AB: In Naïve Format amongst several things, I wanted to convey a sense of my mental state at a point during its creation, I was agoraphobic when I was making it and I was horrified of walking outside, When I did, I couldn’t focus on one thing. Another one of my professors at RISD, Steve Smith, taught us about drawing with space. In the images, I did take my relationship to the space is distant, and I am drawing as an outsider, I had just moved back to my hometown. When I was in the house so much, it was in a room with a mirror in it that matches the dimensions of the seminal print. To change the format of readability was related to what I wanted to say, which is related to the title. In this work, I think a lot about the landscape of where I grew up and not only my past there but my now as well. As I’ve grown and learned to define things on my own terms (IE my ownership of and relationship to the global landscape I inhabit, as it relates to Naïve Format) landscape is also a type of photograph and orientation of a print, landscape as format. In making this work I realized how “green” or naïve it was of me to believe that my education would make me a savior for my family or society.
ZJM: You’re also working with the archive again, bringing in found imagery and mixing it with your own. How do you intend for the viewer to engage with the information provided?
AB: In this work, I was encouraged by the Philadelphia Photo Arts Center to create in ways that were comfortable for me, familiar, but to push my limits a little. In this form, there is no text to accompany the landscape of images. There is a normal artists statement. I intend for the viewer to question its authenticity as a work of art, just as my authenticity is questioned in everyday instances of my life as a black man. I intend for the viewer to have questions regarding the value of such a thing as a creation, let alone an important work in the fine art realm of photography. Most importantly to me I intend for the viewer to look, no matter how long. To look but not engage I think, is a missed chance to confront yourself or an artist. Confrontation can be vulnerable, positive, transformative, and challenging.

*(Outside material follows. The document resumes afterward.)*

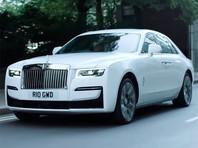 Rolls-Royce раскрыла российские цены на седан Ghost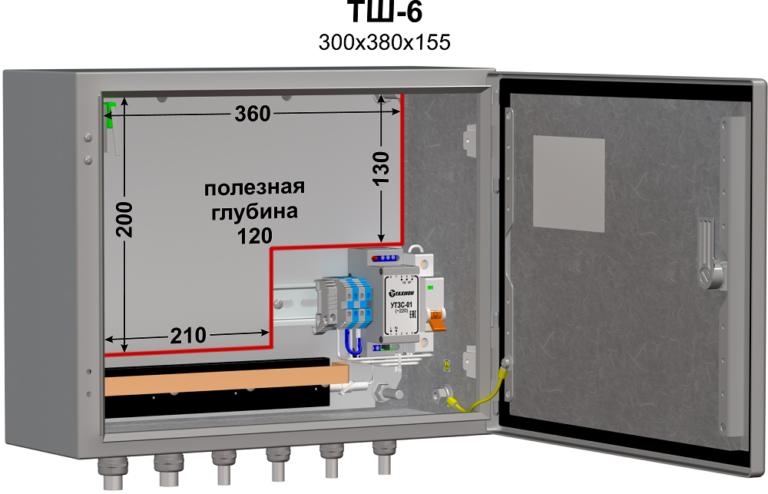 Термошкаф (380х300х155мм, -60°С) <br>ТШ-6 2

ZJM: In Naive Format, you talk about personal fears, and these fears “igniting questions”. One question that stood out to me is, “what does the landscape communicate to us as men”? I’m assuming you’re referring to the landscape of Philadelphia, but can you expand on this question a bit, and how you feel the work begins to answer it?
AB: I was wondering here about my relation to the landscape of Philadelphia and how others who do or do not look like me but are men experience this landscape, emotionally, psychologically, physically. I am not solely speaking of Philadelphia but I am referring to an interior zone of expression, where one gives themselves permission to express fears, longings, desires, failures, and their power. I believe this work was an attempt at beginning to answer this question. Our interaction with these expressions I think directly relate to our behaviors or abilities to function positively or negatively in public, maybe that’s a duuh moment but…and what’s respectable is also another conversation.
ZJM: What’s next for you, Andre?
AB: I’m taking a break from speaking and starting to put together the foundation for a new body of work, but also rethinking career choices, my art practice, and its relation to my impoverished neighborhood and the billion-dollar industry in of commercial development underway next door to it. I’m going back to school. For an MBA, then a PHD.
ZJM: Thank you for taking the time to speak with me.
AB: Thanks for the invitation Zora, I appreciate it! Hope to connect in person someday soon.